─── Extracted information

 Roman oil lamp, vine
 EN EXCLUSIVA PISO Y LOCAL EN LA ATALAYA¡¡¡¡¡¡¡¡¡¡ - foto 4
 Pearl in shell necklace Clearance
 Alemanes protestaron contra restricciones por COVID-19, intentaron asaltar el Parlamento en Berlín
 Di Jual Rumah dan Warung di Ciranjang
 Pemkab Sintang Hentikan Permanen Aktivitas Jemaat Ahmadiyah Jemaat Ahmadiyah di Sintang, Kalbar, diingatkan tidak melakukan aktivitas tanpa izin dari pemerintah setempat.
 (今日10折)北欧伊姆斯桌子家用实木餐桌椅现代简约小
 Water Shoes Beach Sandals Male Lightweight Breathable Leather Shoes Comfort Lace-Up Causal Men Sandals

──────
─── Extracted information

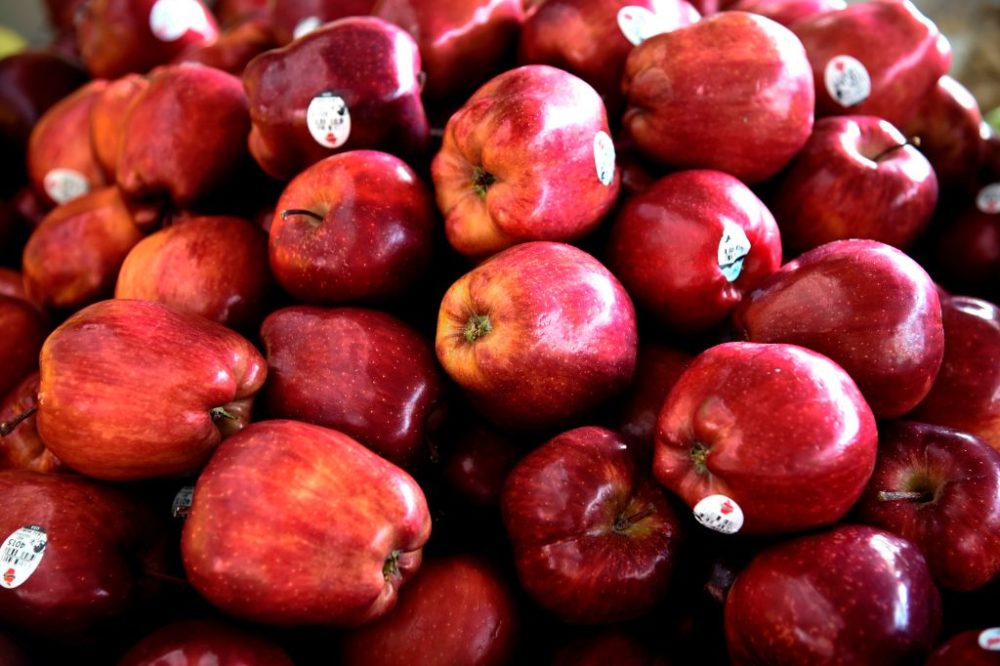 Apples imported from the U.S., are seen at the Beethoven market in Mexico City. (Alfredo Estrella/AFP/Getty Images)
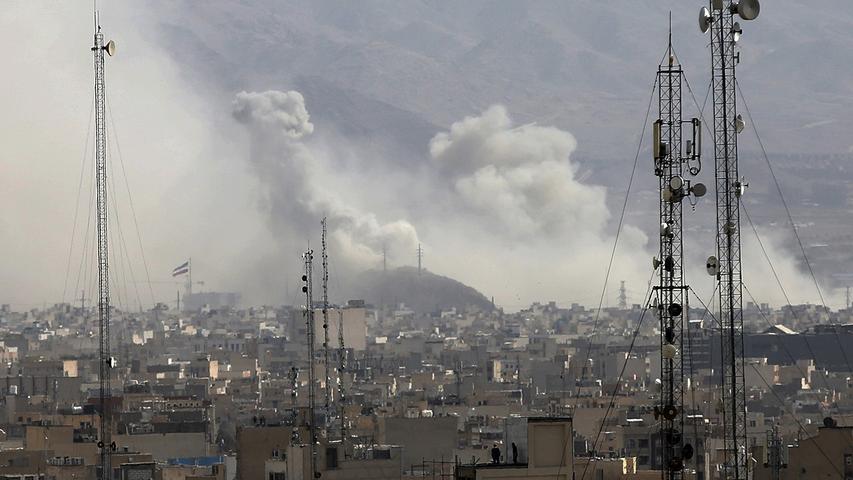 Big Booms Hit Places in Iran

──────

Description of the task:
Looking back over the data above, restate word for word the lines that begin at the line with "Roman oil lamp, vine" and end at the line with "Di Jual Rumah dan Warung di Ciranjang", inclusive.

Output for this exercise:
 Roman oil lamp, vine
 EN EXCLUSIVA PISO Y LOCAL EN LA ATALAYA¡¡¡¡¡¡¡¡¡¡ - foto 4
 Pearl in shell necklace Clearance
 Alemanes protestaron contra restricciones por COVID-19, intentaron asaltar el Parlamento en Berlín
 Di Jual Rumah dan Warung di Ciranjang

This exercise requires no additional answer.